- [REQUIRED ACTION 1] In the maternity leave post, why did the author arrange for Henry to attend a daycare at a former Montessori teacher's home?
- [REQUIRED ACTION 2]
Check each statement against the maternity leave post. Answer yes or no, and quote the words from the post that decide it.
(a) The author's initial plan was to stay home with Henry for three years.
(b) The author started the Montessori mothering class when Henry was six months old.
(c) The author considers herself an infant and toddler person.
- [REQUIRED ACTION 3] According to the maternity leave post, at what age did the instructor's training say children are ready to enter a part-time community?

- [SUPPLIED PASSAGE]

════════════════

Wednesday, February 27, 2013

Thoughts on Maternity Leave

 
Yael asked a really great question on a post a couple weeks ago, in response to my comment about a 3-month maternity leave. She said, "I may have missed a previous post on the topic, but are you only taking a three month leave with the new baby? I am in no way judging, I am just truly interested. As a mom of two (2.5 yrs and 10 mo), I find myself thinking a lot about giving equal opportunities to both children, without at the same time renouncing to my and my husband's plans and dreams."
 
I, too, think a lot about the importance of giving equal opportunities to both children. I also think that my being home with Henry was an important part of helping him develop a core of security and a solid foundation upon which to build the rest of his personality. With Henry, my initial plan was to stay home with him for three years. Then when my school opened, he would enter the inaugural class. At the time, Matt and I thought that we would only have one child, so devoting three developmental years to his care seemed doable. 
 
However, a couple things happened to change our thinking: 1) I started attending a Montessori mothering class (when Henry was five weeks-old), and the instructor explained that her training believes that children are ready to enter a part-time community when they are 12 months-old. 2) I quickly realized that I'm not an infant and toddler person. I can muster the energy, dedication, enthusiasm, and patience it takes to lovingly care for and meet the needs of an infant and toddler, but the key word is "muster." The process leaves me feeling drained and slightly unhappy on the inside.
 
Because of those two realizations, I worked to get Henry into Montessori communities in Austin. When he was about six weeks old, I put him on the waiting list for one of Austin's most pure and renowned Montessori schools. They don't start children until 18 months-old (due to the difficulty of state licensing stuff), so I started arranging for him to attend a daycare at a former Montessori teacher's home as soon as my part-time job started and we could afford it.

════════════════

- [COLLECTED DATA]
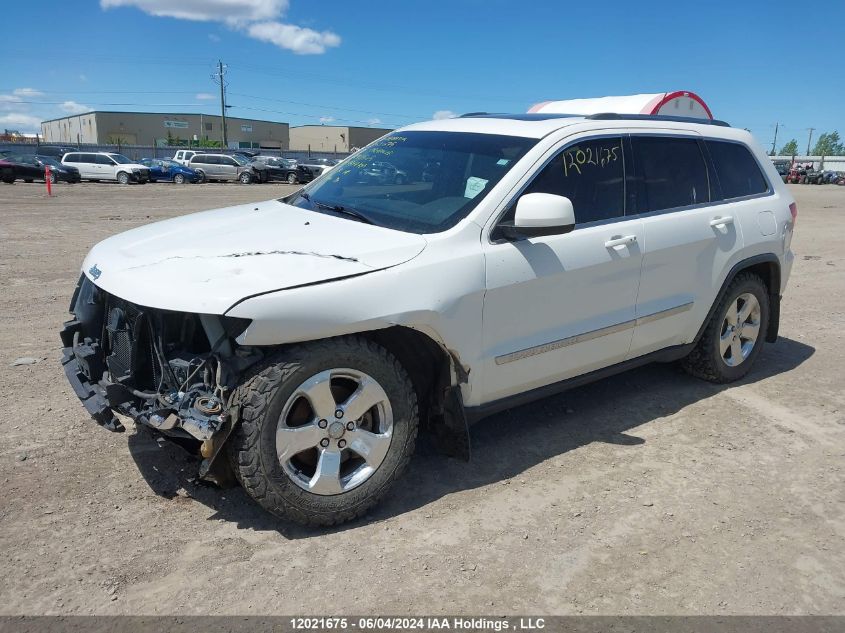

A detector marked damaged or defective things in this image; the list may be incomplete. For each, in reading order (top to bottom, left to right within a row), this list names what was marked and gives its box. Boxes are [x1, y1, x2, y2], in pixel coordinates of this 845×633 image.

════════════════

- [ANSWER BOX 1] The Austin Montessori school where Henry was on the waiting list doesn't start children until 18 months old because of state licensing difficulties. The author therefore arranged for him to attend that home daycare as soon as her part-time job started and the family could afford it.

- [ANSWER BOX 2]
(a) Yes: "my initial plan was to stay home with him for three years."
(b) No: "when Henry was five weeks-old"
(c) No: "I'm not an infant and toddler person."

- [ANSWER BOX 3] At 12 months old.